После коронации самозванцу настал черед платить самым большим кредиторам — польскому королю и Юрию Мнишеку.
Но самоуверенный авантюрист не терял присутствия духа. Мало того, он первым из русских правителей принял императорский титул. Теперь в официальных обращениях Отрепьев именовал себя так: «Мы, наияснейший и непобедимый самодержец, великий государь Цесарь», или «Мы, непобедимейший монарх божьей милостью император и великий князь всея России и многих земель государь и царь самодержец и прочая, и прочая, и прочая». Увы, самозванный император не мог по-латыни написать свой титул без грамматических ошибок.
Узнав о воцарении Дмитрия, польский король Сигизмунд поспешил отправить в Москву велижского старосту Александра Гонсевского. Официально акция Гонсевского представлялась визитом вежливости. Сигизмунд приветствовал Дмитрия по случаю его воцарения и приглашал его на свою свадьбу с эрцгерцогиней Констанцией. Но, очевидно, для такого заурядного поручения король не избрал бы одного из своих лучших воевод. Гонсевский должен был поднять вопрос о передаче обещанных королю русских земель и о совместной войне со Швецией. В королевской канцелярии даже подготовили текст письма «шведскому узурпатору Карлу» от великого князя московского Дмитрия. (Сигизмунд явно, не был лишен чувства юмора!)
Принять требования короля для самозванца означало подписать самому себе смертный договор. Передача Польше русских земель неизбежно привела бы к перевороту в Москве. К войне со Швецией Россия была не готова. Шведские войска отличались хорошим вооружением и прекрасной выучкой, поэтому шансы на победу были невелики. И, наконец, целью войны для Сигизмунда было свержение с престола короля Карла IX и объединение двух государств под властью короля Сигизмунда. Понятно, что появление польско-шведского государства, «от можа до можа» (от Черного моря до Северного Ледовитого океана), эдакой сверхдержавы XVII века, стало бы величайшей опасностью для России.
Но поляки явно не на того напали. Гришка решил обыграть всех: и Сигизмунда, и польских панов, и даже римского папу.

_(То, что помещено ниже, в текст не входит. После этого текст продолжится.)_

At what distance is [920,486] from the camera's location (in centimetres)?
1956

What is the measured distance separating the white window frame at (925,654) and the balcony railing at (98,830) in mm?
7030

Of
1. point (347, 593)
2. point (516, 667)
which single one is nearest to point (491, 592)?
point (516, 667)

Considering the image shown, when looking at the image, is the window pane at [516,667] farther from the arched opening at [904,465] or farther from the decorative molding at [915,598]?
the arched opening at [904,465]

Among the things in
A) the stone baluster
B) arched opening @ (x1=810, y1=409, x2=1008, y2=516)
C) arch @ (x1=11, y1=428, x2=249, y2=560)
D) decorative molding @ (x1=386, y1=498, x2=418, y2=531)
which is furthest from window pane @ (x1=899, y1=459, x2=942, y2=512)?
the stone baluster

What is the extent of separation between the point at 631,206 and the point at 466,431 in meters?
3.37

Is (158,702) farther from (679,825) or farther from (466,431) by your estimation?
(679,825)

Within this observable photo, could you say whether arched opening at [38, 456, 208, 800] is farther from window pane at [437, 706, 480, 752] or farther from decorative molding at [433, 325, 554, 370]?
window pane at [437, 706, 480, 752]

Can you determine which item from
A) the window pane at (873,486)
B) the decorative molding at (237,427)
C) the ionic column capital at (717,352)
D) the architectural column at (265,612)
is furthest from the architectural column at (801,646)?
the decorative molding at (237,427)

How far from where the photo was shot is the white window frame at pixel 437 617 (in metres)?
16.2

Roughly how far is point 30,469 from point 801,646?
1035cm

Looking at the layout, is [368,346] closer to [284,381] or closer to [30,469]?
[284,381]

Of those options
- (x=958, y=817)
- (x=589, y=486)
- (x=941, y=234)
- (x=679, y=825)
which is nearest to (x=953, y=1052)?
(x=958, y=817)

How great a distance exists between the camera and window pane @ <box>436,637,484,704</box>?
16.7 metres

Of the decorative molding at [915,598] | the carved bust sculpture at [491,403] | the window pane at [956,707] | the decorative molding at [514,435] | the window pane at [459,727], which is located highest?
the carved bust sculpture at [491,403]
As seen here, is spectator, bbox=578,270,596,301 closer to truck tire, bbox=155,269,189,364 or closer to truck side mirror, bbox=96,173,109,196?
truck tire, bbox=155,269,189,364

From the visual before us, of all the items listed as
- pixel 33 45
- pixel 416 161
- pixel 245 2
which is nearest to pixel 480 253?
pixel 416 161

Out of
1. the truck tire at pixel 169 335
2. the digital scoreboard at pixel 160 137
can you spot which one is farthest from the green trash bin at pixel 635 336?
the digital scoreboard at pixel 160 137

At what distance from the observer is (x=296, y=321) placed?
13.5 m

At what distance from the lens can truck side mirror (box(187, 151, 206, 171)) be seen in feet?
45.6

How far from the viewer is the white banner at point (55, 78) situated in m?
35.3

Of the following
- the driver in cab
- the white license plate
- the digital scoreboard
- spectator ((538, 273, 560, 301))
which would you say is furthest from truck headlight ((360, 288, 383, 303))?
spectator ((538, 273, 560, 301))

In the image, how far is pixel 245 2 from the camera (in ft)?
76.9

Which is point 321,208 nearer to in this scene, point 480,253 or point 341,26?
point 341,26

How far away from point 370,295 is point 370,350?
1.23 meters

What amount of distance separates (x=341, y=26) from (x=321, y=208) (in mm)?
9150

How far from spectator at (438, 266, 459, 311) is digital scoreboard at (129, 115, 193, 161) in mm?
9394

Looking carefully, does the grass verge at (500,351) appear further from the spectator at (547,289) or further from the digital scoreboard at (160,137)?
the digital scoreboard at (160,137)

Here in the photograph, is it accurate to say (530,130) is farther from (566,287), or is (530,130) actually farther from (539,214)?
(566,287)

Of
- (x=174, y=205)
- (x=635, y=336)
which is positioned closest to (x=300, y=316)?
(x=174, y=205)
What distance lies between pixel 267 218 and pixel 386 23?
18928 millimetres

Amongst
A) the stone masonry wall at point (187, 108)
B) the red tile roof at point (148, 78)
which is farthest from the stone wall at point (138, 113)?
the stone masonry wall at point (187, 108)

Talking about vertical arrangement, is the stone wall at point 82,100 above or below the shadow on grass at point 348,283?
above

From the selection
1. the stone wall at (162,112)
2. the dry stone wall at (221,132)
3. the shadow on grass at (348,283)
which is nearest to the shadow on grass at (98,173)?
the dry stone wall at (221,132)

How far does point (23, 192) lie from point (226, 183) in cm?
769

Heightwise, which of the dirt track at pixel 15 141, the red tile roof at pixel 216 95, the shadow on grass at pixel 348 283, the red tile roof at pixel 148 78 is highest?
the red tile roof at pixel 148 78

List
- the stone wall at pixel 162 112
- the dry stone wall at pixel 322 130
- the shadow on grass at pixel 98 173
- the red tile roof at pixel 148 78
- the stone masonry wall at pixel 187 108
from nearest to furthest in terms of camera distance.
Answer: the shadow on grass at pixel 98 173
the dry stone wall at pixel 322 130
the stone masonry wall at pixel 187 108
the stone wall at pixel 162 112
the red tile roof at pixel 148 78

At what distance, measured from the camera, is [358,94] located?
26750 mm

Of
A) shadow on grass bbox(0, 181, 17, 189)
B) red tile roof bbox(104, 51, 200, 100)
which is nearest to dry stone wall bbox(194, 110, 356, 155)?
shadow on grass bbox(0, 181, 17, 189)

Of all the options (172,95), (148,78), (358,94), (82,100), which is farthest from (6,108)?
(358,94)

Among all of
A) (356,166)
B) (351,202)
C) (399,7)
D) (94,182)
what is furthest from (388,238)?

Для начала Дмитрий придрался к титулу в королевской грамоте. Гришке принципиально не хотелось числиться великим князем московским, а хотелось писаться не менее чем «императором» и «непобедимым Цесарем». Гонсевский от такого поворота буквально обалдел и демонстративно раскланялся.
Я воздержусь от подробного описания дипломатических нюансов польско-русских отношений. Скажу лишь, что Сигизмунд и Дмитрий пытались надуть друг друга на уровне мошенников-рецидивистов. Так, Сигизмунд начал шантажировать Дмитрия, что-де Борис Годунов жив и скрывается в Англии, и обещал помощь в борьбе с «Годуновым». Хитрый Гришка отвечал королю: «Хотя мы нимало не сомневаемся в смерти Бориса Годунова и потому не боимся с этой стороны никакой опасности, однако с благодарностию принимаем предостережение королевское, потому что всякий знак его расположения для нас приятен».
В свою очередь, Дмитрий вступил в связь с панами, учинившими очередной рокош в Речи Посполитой. Возглавил движение пан Зебржидовский, который покровительствовал Гришке во время пребывания его в Польше. Бунтовщики распространяли слухи, что царь Дмитрий шлет им на помощь большое войско под командованием Василия Шуйского. До посылки войска дело не дошло, но Гришка получил сильный козырь в переговорах с Сигизмундом III.
16 мая 1605 года папой стал Павел V, Камилл Боргезе. Его предшественник, Климент VIII, предусмотрительно оставил без ответа второе письмо Дмитрия от 30 июля 1604 года, где претендент по-прежнему настаивал на своей преданности папскому престолу, точнее указывал на вознаграждение, которое ожидал получить. Читая депешу Рангони от 2 июля 1605 года о событиях в Москве, Павел V вдруг воспрянул духом. С 4 августа папские грамоты летели в Польшу к польскому королю, к кардиналу Мациевскому, к самому Мнишеку, заклиная их воспользоваться ниспосылаемым свыше случаем. Римскому папе казалось, что уния уже торжественно провозглашена в Москве, и он готовился к отправлению своего легата. А пока, в ожидании, он с таким нетерпением торопил отъезд графа Рангони, что нунций, не имея возможности так скоро снарядить племянника в дальний путь, решился послать вперед одного из его секретарей, Луиджи Пратиссоли, который при случае должен был просить посредничества Дмитрия для доставки польскому нунцию кардинальской шапки, давно ожидаемой им. Рим не мог бы отказать новообращенному, который вел за собой в лоно церкви миллионы людей!